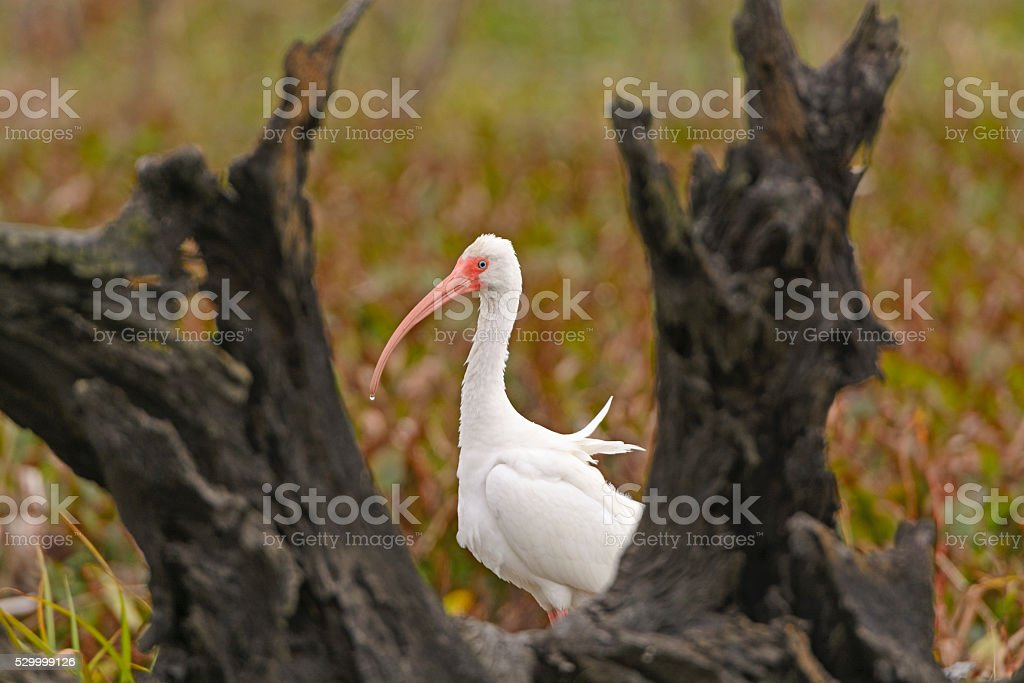 White Ibis Peeking Out From Behind a Tree stock photo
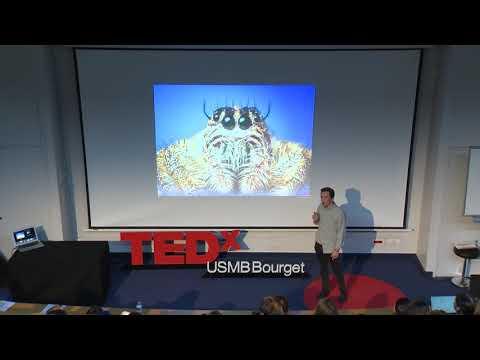 La conjuration des effrayés | Clément Saillet | TEDxUSMBBourgetDuLac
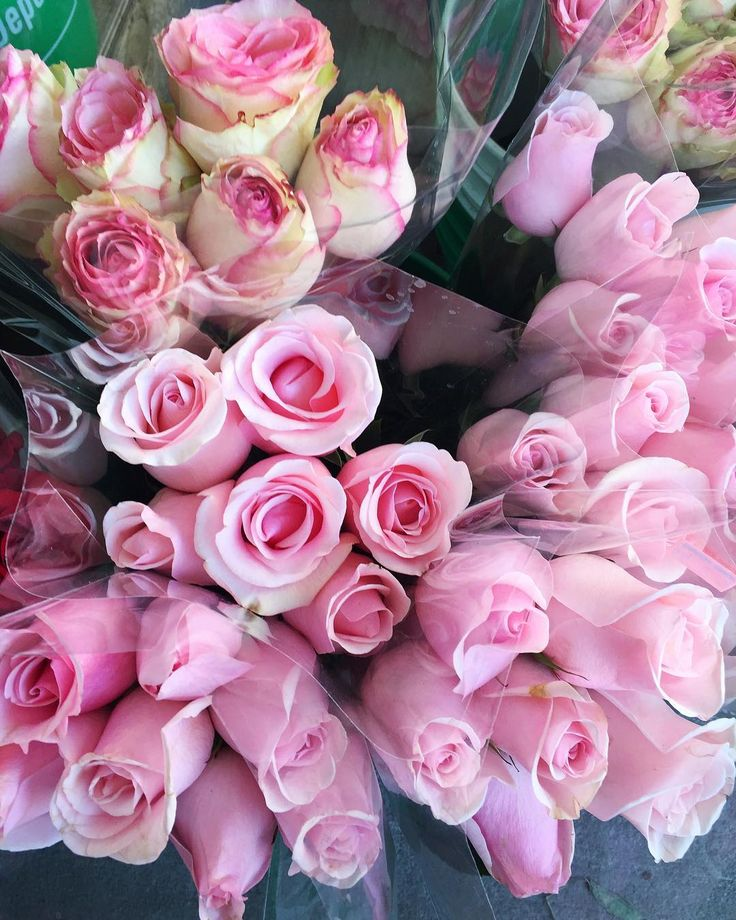 Pink Roses / Pretty Flowers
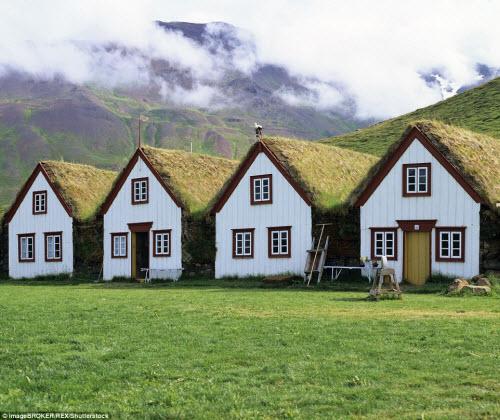 Những ngôi nhà mái cỏ đẹp như tranh vẽ ở Iceland - 8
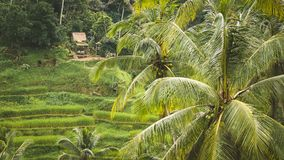 Tegalalang Rice Terrace Fields and some Palm Trees Around, Ubud, Bali, Indonesia.  Royalty Free Stock Photo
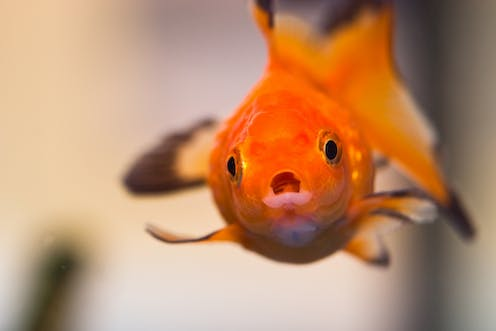 Image result for sad goldfish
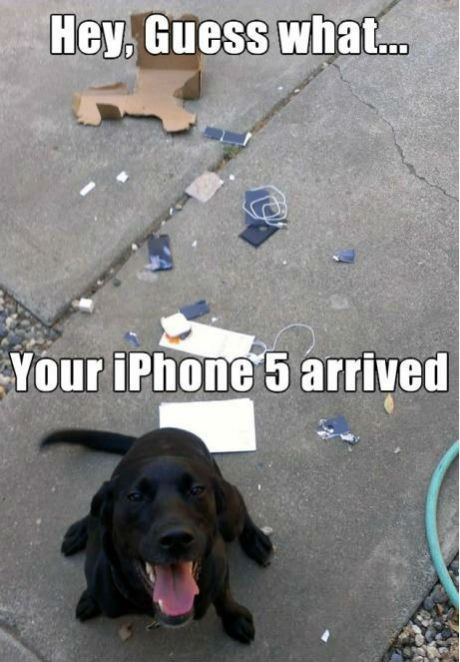 arrived dogs iphone 5 destroyed - 7246005504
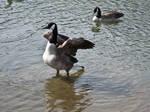 canadian geese III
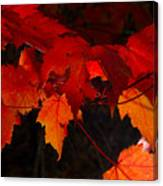 Beautiful Backlit Autumn Maple Leaves Canvas Print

************

→ Exercise directions: Give back exactly the lines from the line with "Tegalalang Rice Terrace" through the end of the material above, and omit every picture.

→ Problem solution:
 Tegalalang Rice Terrace Fields and some Palm Trees Around, Ubud, Bali, Indonesia.  Royalty Free Stock Photo
 Image result for sad goldfish
 arrived dogs iphone 5 destroyed - 7246005504
 canadian geese III
 Beautiful Backlit Autumn Maple Leaves Canvas Print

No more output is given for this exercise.